Ora, se le minorenni, e in molti casi anche le maggiorenni, acquistano in farmacia la pillola EllaOne come forma di contraccezione di emergenza, vuol dire che la conoscono per gli effetti non solo contraccettivi, ma anche abortivi e ne danno una valutazione ben più radicale. L’argomentazione per cui possono comprarla anche senza ricetta conferma nella loro percezione che si tratta di un farmaco a basso rischio, di cui si può facilmente immaginare quale sia l’effetto desiderato: evitare una possibile gravidanza. Ma non si chiede loro nessun tipo di informazione da cui far discendere il relativo consenso.

Secondo il Consiglio di Stato, ha ragione l’Aifa quando afferma che applicare la norma sul consenso informato, articolo 1 della legge 219/17, quella sulle Dat, implicherebbe una inversione del rapporto tra trattamento e consenso. In realtà, non è affatto così. Il comma 2 recita infatti: “È promossa e valorizzata la relazione di cura e di fiducia tra paziente e medico che si basa sul consenso informato nel quale si incontrano l’autonomia decisionale del paziente e la competenza, l’autonomia professionale e la responsabilità del medico”.

Evidentemente nel momento in cui la pillola EllaOne è definita farmaco da banco viene meno qualsiasi tipo di relazione con il medico, ma viene meno anche una parte significativa di quella informazione che deve precedere ogni successiva decisione. Ma già nel momento in cui è stato deciso che la pillola EllaOne fosse un farmaco da banco tutto ciò è intenzionalmente venuto meno. Diversamente, scrive il Consiglio di Stato, ogni farmaco da banco richiederebbe l’attivazione del meccanismo di tutela del minore con la contestuale prestazione di consenso da parte dei genitori o di chi ne fa le veci. Il vero errore di prospettiva è stato commesso proprio quando l’EllaOne è stata considerata farmaco da banco.

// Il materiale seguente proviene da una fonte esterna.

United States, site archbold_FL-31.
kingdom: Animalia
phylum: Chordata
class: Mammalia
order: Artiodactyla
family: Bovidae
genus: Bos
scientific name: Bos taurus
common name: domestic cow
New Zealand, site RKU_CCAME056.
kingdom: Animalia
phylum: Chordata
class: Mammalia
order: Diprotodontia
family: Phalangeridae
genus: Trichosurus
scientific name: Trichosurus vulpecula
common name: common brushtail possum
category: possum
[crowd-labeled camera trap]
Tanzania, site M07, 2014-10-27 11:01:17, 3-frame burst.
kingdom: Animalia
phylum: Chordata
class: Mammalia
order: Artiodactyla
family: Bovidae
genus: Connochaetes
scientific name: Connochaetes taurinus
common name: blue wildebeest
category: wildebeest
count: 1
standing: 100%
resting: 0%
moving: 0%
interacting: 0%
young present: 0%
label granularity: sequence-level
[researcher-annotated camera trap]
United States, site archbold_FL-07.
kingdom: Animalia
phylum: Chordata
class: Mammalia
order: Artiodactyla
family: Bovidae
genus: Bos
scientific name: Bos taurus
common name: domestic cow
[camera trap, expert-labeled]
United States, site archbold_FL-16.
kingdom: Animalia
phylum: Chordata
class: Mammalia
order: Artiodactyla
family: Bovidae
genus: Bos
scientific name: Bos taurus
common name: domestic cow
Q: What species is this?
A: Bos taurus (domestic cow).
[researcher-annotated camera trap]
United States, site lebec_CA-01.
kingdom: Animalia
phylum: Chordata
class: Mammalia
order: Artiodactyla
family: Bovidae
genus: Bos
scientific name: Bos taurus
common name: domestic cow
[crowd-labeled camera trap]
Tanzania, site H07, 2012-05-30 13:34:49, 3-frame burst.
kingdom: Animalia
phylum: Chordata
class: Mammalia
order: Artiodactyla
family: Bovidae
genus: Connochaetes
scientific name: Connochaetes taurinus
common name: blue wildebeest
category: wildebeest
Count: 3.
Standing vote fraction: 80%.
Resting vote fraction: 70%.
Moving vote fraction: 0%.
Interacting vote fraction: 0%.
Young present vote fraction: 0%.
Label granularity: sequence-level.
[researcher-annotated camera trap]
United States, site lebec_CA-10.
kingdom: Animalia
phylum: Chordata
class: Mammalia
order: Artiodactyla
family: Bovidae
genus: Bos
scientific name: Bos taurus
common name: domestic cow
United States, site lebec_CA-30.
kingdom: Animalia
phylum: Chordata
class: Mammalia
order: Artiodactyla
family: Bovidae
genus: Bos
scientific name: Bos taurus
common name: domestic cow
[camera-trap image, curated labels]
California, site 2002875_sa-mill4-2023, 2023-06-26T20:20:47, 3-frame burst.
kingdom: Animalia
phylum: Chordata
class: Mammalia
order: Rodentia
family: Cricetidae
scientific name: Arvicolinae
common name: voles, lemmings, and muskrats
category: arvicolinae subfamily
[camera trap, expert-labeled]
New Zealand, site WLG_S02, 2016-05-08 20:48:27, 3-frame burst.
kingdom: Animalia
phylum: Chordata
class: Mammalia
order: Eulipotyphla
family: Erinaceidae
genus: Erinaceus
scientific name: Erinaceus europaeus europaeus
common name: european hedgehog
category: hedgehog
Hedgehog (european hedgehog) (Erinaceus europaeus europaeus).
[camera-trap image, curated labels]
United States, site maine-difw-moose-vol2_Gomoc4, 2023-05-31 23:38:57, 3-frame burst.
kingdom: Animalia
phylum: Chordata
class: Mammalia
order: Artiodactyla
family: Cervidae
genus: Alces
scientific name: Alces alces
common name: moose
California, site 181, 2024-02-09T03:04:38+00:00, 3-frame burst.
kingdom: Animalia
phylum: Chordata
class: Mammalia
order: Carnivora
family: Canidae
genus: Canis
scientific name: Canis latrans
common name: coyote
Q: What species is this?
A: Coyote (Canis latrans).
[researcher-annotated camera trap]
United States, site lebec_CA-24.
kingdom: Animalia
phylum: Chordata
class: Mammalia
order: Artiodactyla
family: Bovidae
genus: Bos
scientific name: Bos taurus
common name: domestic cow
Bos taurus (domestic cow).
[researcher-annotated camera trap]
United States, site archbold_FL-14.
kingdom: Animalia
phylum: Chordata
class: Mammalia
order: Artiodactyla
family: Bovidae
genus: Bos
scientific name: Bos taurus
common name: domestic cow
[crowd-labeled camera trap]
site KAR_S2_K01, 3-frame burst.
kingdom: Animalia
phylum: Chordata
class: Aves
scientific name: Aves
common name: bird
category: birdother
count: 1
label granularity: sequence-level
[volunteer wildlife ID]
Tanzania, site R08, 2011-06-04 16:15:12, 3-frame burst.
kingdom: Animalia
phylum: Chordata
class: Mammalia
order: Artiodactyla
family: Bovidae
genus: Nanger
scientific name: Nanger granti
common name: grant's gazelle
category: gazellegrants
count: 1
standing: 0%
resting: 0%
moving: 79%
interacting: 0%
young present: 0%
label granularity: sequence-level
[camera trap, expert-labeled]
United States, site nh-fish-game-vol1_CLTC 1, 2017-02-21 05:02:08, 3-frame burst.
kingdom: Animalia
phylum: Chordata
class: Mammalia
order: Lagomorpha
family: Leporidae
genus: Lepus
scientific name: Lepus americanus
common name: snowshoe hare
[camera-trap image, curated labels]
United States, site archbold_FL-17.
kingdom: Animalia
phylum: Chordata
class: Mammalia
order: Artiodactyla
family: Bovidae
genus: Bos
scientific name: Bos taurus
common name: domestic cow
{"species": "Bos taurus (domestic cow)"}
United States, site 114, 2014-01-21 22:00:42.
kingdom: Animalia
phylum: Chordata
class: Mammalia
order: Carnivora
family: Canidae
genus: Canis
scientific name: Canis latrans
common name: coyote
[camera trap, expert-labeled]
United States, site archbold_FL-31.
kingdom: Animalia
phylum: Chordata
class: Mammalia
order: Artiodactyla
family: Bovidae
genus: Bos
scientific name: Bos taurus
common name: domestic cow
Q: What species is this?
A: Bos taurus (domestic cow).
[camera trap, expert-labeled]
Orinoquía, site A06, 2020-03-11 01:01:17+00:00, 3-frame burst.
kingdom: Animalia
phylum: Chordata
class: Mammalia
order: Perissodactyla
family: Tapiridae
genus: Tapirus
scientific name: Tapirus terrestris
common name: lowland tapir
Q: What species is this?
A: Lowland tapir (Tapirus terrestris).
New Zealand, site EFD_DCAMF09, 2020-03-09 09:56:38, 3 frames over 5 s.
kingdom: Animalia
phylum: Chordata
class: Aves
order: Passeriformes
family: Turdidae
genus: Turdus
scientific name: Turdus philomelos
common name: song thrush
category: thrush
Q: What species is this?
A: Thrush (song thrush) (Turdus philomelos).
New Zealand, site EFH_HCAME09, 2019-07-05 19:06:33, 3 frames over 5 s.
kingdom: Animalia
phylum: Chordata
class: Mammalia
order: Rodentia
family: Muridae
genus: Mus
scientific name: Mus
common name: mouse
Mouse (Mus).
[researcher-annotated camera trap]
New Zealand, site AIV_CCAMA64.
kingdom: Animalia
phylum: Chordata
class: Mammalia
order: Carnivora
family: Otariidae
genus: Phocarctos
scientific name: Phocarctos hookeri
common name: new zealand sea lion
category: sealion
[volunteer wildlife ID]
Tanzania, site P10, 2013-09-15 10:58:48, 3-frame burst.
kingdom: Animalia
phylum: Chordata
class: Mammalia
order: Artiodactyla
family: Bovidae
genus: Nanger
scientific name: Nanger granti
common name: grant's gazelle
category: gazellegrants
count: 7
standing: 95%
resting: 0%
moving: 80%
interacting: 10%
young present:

Ma i giudici si spingono anche più avanti, quando evidenziano una potenziale contraddizione tra la disciplina del consenso informato, che impone la protezione del diritto alla vita, alla salute, alla dignità e all’autodeterminazione della persona, e il concreto rischio di frustrazione nel caso in cui si pretendesse di intervenire nella libertà sessuale e nella sfera privata del soggetto. Come se il rapporto tra libertà e responsabilità diventasse insostenibile, nel senso che ciò che rimanda alla mia responsabilità potrebbe entrare in conflitto con ciò che esprime la mia libertà.

Il Consiglio di Stato conclude la sua relazione rimandando alla valutazione di Ema, secondo la quale dai dati emerge che la sicurezza e la qualità del prodotto sono stati assicurati da una solida sperimentazione che ha coinvolto un campione di adolescenti oltre che di donne adulte e, pur criticando l’Aifa per aver atteso oltre sei anni prima di dare la sua approvazione definitiva, ne apprezza la prudenza, che garantisce sicurezza alle persone che acquistano la pillola in questione.

In realtà, poter acquistare con tanta facilità la pillola del quinto giorno, sottovalutando gli effetti reali, non può che contribuire ad una sorta di banalizzazione del consumo, tanto più possibile nel momento in cui vengono meno contestualmente due forme privilegiate di alleanza: quella con la famiglia, la madre in primis, e quella con il proprio medico di fiducia.